MARK STEYN: ANARCHISTS FOR BIG GOVERNMENT. “Underneath the familiar props of radical chic that hasn’t been either radical or chic in half a century, the zombie youth of the Big Sloth movement are a ludicrous paradox.”

This parody, seen on Facebook, says it all . . .

As I keep pointing out, if you’re not protesting against President Goldman Sachs, you’re not protesting against “Wall Street.” You’re just a hack. Sorry.

UPDATE: Reader Eliot Picard writes:

In observing the Occupy protests, including milling about the crowds in Boston near my office, it is quite apparent that the student loan debt bomb is probably the main impetus for these actions. It goes without saying that the students and former students facing non-bankruptable debt and minimal job prospects have a legitimate grievance although we may certainly disagree on what needs to be done. One question that keeps occurring to me is whether the colleges and universities that encourage degrees in various useless humanities disciplines bear some significant responsibility for this crisis.

**Given data**

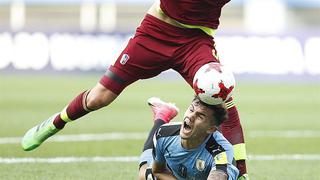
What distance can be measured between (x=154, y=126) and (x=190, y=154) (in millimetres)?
839

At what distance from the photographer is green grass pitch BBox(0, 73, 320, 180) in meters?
8.34

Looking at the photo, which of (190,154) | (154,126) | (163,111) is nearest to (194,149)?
(190,154)

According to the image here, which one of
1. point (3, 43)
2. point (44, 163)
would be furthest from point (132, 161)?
point (3, 43)

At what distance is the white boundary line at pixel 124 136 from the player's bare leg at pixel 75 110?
275cm

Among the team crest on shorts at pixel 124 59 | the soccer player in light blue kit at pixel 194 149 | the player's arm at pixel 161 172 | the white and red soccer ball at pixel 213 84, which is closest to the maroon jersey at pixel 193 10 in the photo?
the team crest on shorts at pixel 124 59

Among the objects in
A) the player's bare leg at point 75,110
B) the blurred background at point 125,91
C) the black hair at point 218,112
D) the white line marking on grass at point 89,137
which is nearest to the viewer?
the black hair at point 218,112

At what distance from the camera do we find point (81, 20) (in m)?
39.7

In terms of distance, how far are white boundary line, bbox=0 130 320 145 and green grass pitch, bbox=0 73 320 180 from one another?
28 millimetres

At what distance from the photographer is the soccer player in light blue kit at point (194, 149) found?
6.28 meters

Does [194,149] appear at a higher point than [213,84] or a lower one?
lower

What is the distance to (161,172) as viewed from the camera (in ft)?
22.1

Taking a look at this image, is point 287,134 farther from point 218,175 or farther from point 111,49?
point 111,49

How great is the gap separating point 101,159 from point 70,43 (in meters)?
15.2

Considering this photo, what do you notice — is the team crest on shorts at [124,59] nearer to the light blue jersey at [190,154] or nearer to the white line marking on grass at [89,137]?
the light blue jersey at [190,154]
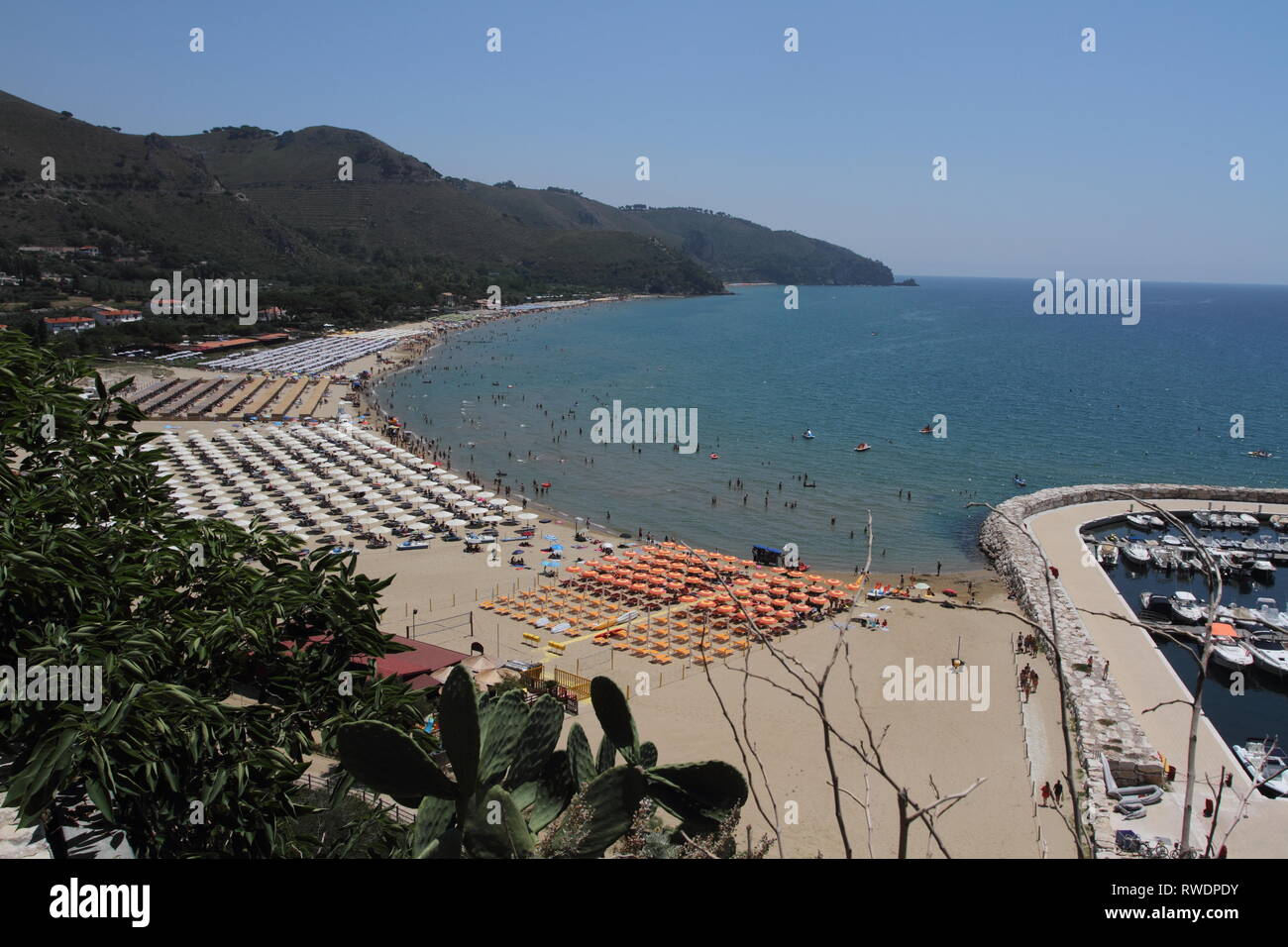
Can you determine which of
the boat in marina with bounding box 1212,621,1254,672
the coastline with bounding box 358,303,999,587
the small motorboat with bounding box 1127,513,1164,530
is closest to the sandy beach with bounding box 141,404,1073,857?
the coastline with bounding box 358,303,999,587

**Aim of the task**
Continue the post on the Occupy protests, beginning right after its last sentence.

**Response to this task**
One can only assume that presidents, deans, provosts, etc. know fully well that there is a limited market for degrees in Wommyn’s Studies, Language Arts and the like. My mother, ever the incisive wit, G-d bless her, called the graduates of such programs “unemployable at a higher level”. Indeed, when I finished a double major B.A. in Biology and Philosophy (Rensselaer Polytech, class of 1990) and expressed interest in graduate level philosophy I was told that the school had shut down the Ph.D. program to discourage students from doing much more in the field that I had done already. Clearly RPI knew that allowing and encouraging such a path of study was tantamount to academic malpractice. This sort of sane pedagogical judgement, from which I benefitted in my impetuous youth, has been missing across the rest of academia.

Is there some room for legal action to “claw back” arguably misspent tuition dollars from the universities (IANAL so forgive my obvious misuse of that term). I cannot but think that there has to be some sanction against those universities and their officials who were more than happy to take the big tuition checks while failing to look after the interests of the students in their charge.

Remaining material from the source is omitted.